Rendons à César ce qui est à César!

A propos de l’article «Sauveteurs népalais à l’école suisse» paru dans «Les Alpes» 5/2016

Cet article contient une grande imprécision. M. Aymon écrit que l’équipe d’Air Zermatt a sauvé in extremis Tomasz Humar en 2005 au Nanga Parbat. C’est faux. Tomasz Humar s’en est tiré grâce à l’intervention de deux pilotes d’hélicoptère de l’armée pakistanaise qui ont retiré tout le ballast de leur engin afin d’atteindre l’altitude de 6300 mètres. Ils ont ensuite été reçus par le président pakistanais, qui leur a décerné la plus haute distinction. Toute cette histoire a été documentée par des photos sur le site Internet de Tomasz Humar, sur les réseaux sociaux, ainsi que dans des émissions de la télévision slovène.

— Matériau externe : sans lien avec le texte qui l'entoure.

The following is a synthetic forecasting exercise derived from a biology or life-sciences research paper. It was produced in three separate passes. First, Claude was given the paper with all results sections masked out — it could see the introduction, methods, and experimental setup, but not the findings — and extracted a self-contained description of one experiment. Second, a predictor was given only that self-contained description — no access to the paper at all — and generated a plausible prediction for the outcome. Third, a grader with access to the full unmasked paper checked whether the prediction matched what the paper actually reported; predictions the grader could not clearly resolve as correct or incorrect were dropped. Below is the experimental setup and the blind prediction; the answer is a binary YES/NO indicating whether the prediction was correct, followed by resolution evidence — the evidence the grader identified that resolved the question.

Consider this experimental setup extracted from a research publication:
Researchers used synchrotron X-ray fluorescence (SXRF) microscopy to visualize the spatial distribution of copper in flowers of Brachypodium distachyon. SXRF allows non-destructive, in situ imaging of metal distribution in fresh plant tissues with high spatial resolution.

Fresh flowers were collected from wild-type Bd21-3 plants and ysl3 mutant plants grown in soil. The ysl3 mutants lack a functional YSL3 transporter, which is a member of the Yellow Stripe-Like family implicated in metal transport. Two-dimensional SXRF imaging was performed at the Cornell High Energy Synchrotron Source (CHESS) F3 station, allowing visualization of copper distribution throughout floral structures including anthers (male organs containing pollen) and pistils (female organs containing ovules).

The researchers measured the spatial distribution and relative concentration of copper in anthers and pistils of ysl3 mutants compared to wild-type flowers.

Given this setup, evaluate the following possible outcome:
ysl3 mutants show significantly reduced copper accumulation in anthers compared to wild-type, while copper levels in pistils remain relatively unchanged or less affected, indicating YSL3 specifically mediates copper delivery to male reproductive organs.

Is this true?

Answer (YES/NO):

Si je connais cette histoire en détail, c’est parce que j’ai séjourné au même moment au camp de base du Nanga Parbat et que je m’y suis lié d’amitié avec l’alpiniste et son équipe. Alors que je quittais le camp de base, Tomasz s’apprêtait à attaquer l’ascension de la paroi le lendemain. Je n’ai ensuite plus entendu parler de lui. Début août, alors que je regardais le journal télévisé pakistanais à Gilgit, je suis presque tombé de ma chaise en voyant Tomasz se faire déposer au camp de base suspendu à un câble et embrasser le sol. A ses côtés, les deux pilotes pakistanais paraissaient fiers et soulagés.

Ce qui, en revanche, est juste dans l’article de M. Aymon, c’est que la compagnie Air Zermatt a malheureusement été appelée trop tard lors de l’accident au Langtang Lirung. Si on l’avait alarmée plus tôt, elle aurait certainement pu sauver la victime.